Tous les acteurs du milieu ne sont pas nécessairement d’accord avec cette vision des choses. Dans un communiqué annonçant la création de 225 nouveaux emplois à Montréal, mardi, le PDG de Coveo, Louis Têtu, rappelle que les entreprises comme la sienne se disputent déjà un nombre restreint de travailleurs spécialisés. « Nous créerons peu de nouveaux emplois dans l’économie locale puisque, depuis dix ans, nous faisons face à une pénurie de main-d’œuvre dans le secteur des technologies au Canada », écrit-il. « C’est pour cette raison que nous croyons que des entreprises comme Coveo sont importantes, car les plus brillants cerveaux de notre pays peuvent être au service de sociétés locales qui sont des chefs de file mondiaux en matière de croissance et de technologie. »

Un studio oscarisé

Pixomondo a été vendu cet été à la société britannique de financement Mayfair Equity Partners pour la somme de 65 millions de dollars américains.
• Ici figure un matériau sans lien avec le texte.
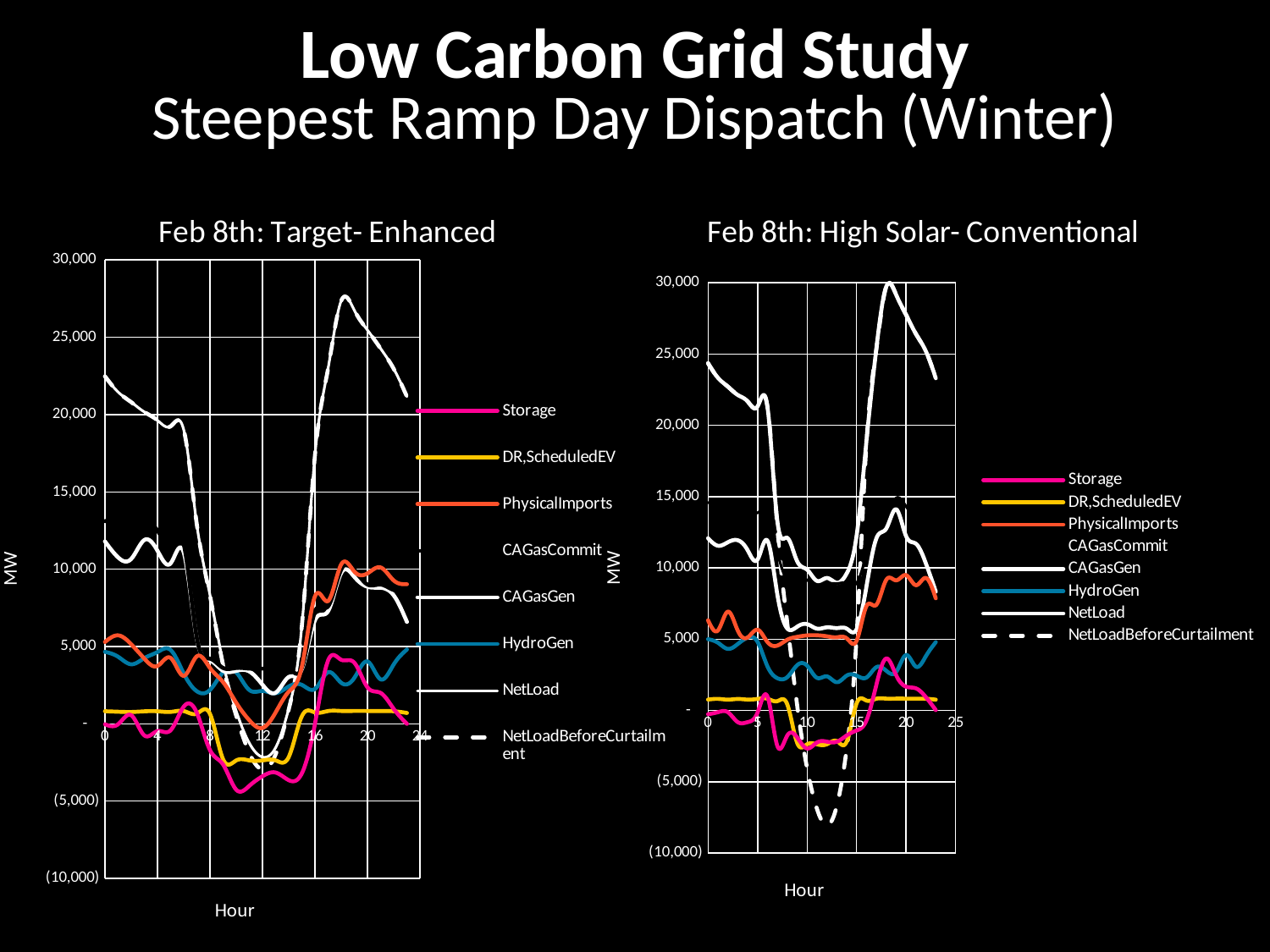
How many series does the legend of the 'Feb 8th: Target- Enhanced' chart list? 8 In the 'Feb 8th: Target- Enhanced' chart, which series has the highest value at hour 0? NetLoad What is the x-axis label on the 'Feb 8th: High Solar- Conventional' chart? Hour How many series does the legend of the 'Feb 8th: High Solar- Conventional' chart list? 8 In the 'Feb 8th: Target- Enhanced' chart, is the peak NetLoad value (around hour 18) greater or less than 25,000? greater In the 'Feb 8th: High Solar- Conventional' chart, is the NetLoad value at hour 0 greater or less than 20,000? greater What type of chart is the 'Feb 8th: Target- Enhanced' chart? Line chart In the 'Feb 8th: High Solar- Conventional' chart, does the NetLoad series rise or fall between hour 15 and hour 19? rise In the 'Feb 8th: Target- Enhanced' chart, does the NetLoad series rise or fall between hour 0 and hour 12? fall In the 'Feb 8th: Target- Enhanced' chart, is the NetLoad value at hour 0 greater or less than 20,000? greater What is the y-axis label on the 'Feb 8th: Target- Enhanced' chart? MW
Outre son siège social à Los Angeles et ses antennes canadiennes, l’entreprise est aussi présente à Francfort et à Stuttgart (Allemagne), ainsi qu’à Pékin et à Shanghai (Chine). Elle compte environ 700 employés, dont 200 à Toronto et 120 à Vancouver.

Depuis sa création en 2001, Pixomondo a notamment remporté trois prix Emmy pour avoir donné vie aux dragons de Game of Thrones. Les effets visuels conçus pour le film Hugo, de Martin Scorsese, lui ont également valu un Oscar en 2012.

Le studio a aussi travaillé sur plusieurs autres productions à grand déploiement, comme la franchise Fast and Furious (Rapide et dangereux), Bridge of Spies (Le Pont des espions), Wonder Woman, Ironman, ainsi que sur Girl in the Spider’s Web (Millénium : Ce qui ne me tue pas) et Overlord, deux films présentement à l’affiche.

On ne sait pas encore dans quel quartier seront implantés les nouveaux locaux de Pixomondo, mais chose certaine, « nous aurons besoin d’être près d’un métro », indique Sara Mustafa. « Préférablement au centre-ville », précise-t-elle. L’entreprise est également à la recherche d’un leader local qui pourra assumer le poste de chef de la direction.

Basée à Munich, en Allemagne, la boîte d’effets spéciaux Scanline VFX a également annoncé l’été dernier qu’elle arrivait à Montréal. La création d’environ 300 emplois avait alors été évoquée.

Selon le Bureau du cinéma et de la télévision du Québec, le chiffre d’affaires des entreprises oeuvrant dans le secteur des effets visuels et de l’animation a crû de 27 % dans les 10 dernières années.